*** Data to process ***
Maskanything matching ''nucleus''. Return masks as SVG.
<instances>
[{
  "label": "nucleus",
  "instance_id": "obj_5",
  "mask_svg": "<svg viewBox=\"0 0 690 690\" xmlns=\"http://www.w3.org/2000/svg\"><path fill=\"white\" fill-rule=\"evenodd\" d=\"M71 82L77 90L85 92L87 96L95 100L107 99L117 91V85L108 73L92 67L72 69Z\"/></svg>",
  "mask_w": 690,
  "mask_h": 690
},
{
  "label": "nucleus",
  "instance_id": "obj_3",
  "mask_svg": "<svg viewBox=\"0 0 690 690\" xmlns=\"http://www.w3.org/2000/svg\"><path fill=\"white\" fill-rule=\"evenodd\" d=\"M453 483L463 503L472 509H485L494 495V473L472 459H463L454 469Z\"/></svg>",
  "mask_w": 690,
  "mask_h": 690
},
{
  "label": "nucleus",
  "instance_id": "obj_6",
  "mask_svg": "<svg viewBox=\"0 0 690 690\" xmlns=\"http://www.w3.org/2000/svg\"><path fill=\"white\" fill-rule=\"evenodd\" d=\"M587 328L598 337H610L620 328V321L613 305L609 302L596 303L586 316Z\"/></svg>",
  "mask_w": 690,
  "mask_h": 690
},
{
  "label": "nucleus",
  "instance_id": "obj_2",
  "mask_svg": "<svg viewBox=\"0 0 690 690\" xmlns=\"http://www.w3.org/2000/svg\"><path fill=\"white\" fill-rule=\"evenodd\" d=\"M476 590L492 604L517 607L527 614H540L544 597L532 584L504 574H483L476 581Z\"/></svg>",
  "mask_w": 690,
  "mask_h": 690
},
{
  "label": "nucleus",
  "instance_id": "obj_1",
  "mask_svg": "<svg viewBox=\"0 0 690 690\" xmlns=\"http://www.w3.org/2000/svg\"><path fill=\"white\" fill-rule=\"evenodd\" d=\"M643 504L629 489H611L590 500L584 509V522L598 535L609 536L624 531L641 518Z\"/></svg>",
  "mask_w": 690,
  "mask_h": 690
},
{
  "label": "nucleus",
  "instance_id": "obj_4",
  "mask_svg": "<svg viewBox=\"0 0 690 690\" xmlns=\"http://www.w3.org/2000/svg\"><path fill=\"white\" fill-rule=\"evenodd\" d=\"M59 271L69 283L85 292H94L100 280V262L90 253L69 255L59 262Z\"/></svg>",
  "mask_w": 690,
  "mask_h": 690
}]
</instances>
***
Copy the material above verbatim, from its first line through the line that contains "590L492 604L517 607L527", with both ends included.

Task solution:
Maskanything matching ''nucleus''. Return masks as SVG.
<instances>
[{
  "label": "nucleus",
  "instance_id": "obj_5",
  "mask_svg": "<svg viewBox=\"0 0 690 690\" xmlns=\"http://www.w3.org/2000/svg\"><path fill=\"white\" fill-rule=\"evenodd\" d=\"M71 82L77 90L85 92L87 96L95 100L107 99L117 91V85L108 73L92 67L72 69Z\"/></svg>",
  "mask_w": 690,
  "mask_h": 690
},
{
  "label": "nucleus",
  "instance_id": "obj_3",
  "mask_svg": "<svg viewBox=\"0 0 690 690\" xmlns=\"http://www.w3.org/2000/svg\"><path fill=\"white\" fill-rule=\"evenodd\" d=\"M453 483L463 503L472 509H485L494 495V473L472 459H463L454 469Z\"/></svg>",
  "mask_w": 690,
  "mask_h": 690
},
{
  "label": "nucleus",
  "instance_id": "obj_6",
  "mask_svg": "<svg viewBox=\"0 0 690 690\" xmlns=\"http://www.w3.org/2000/svg\"><path fill=\"white\" fill-rule=\"evenodd\" d=\"M587 328L598 337H610L620 328V321L613 305L609 302L596 303L586 316Z\"/></svg>",
  "mask_w": 690,
  "mask_h": 690
},
{
  "label": "nucleus",
  "instance_id": "obj_2",
  "mask_svg": "<svg viewBox=\"0 0 690 690\" xmlns=\"http://www.w3.org/2000/svg\"><path fill=\"white\" fill-rule=\"evenodd\" d=\"M476 590L492 604L517 607L527 614H540L544 597L532 584L504 574H483L476 581Z\"/></svg>",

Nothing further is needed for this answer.